From the Github tool:
From the command line:
git clone https://github.com/jkuruzovich/techfundamentals-spring2018-materials
In the future when you want to update the repository, you can do so either from the command line or the GitHub Desktop tool.
From the GitHub Desktop, press the sync button after selecting the repository:
From the command line:
git pull
Step 2: Install and Configure Anaconda
We will be using Anaconda to provide a Jupyter environment for both R and Python.
Follow the following instructions to install Anaconda from Continuum Analytics.
Once you have the Anaconda Distribution, follow below for advanced configuration.
OSX
- Follow the online instructions to install the Anaconda Distribution with Python 3.6
- Follow below for advanced configuration.
Windows
Windows may often have issues associated with installation if you have had previous versions of Anaconda installed. If it doesn’t work, start by uninstalling everything
- Follow the online instructions to install the Anaconda Distribution with Python 3.6
- Follow below for advanced configuration.
Linux
If you are a Linux user, please help in supporting the class. You likely won’t need my help. ;)
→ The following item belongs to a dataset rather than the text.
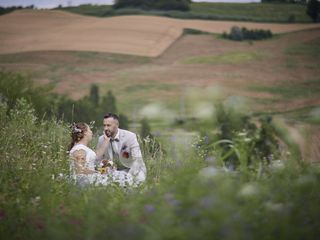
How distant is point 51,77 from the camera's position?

- Follow the online instructions to install the Anaconda Distribution with Python 3.6
- Follow below for advanced configuration.
Advanced Configuration
Windows users, open an ‘Anaconda Prompt’. Mac/Linux users open a standard terminal.
Change directories to the
techfundamentals-spring2018-materials
folder you cloned earlier.cd <insert full path >\techfundamentals-spring2018-materials
For the above, changing directories differs for Windows or Mac users. For example, on a Mac it might be:
cd /Users/jasonkuruzovich/githubdesktop/techfundamentals-spring2018-materials
On Windows, if you have a space somewhere in your path make sure that you include quotes:
cd "c:\Users\jasonkuruzovich\github\techfundamentals-spring2018-materials"
Install required packages.
First install pip, which is a package manager similar to conda.conda install -c anaconda pip
Then, from the repository install all the packages in requirements.txt.
pip install -r requirements.txt
(d.) Launch a Jupyter notebook with the command:
jupyter notebook
You will need to run c-d each time to launch Jupyter.
There may be some other packages you still have to install. You will know this is an issue if an
import
command fails. You can install packages with:conda install <packagename>
or
pip install <packagename>
For example, to install the R Kernal for Jupyter, install the r-essentials package:
conda install r-essentials
Please feel free to post issues on the Slack channel.
Follow the instructions to install git/GitHub Desktop and Anaconda.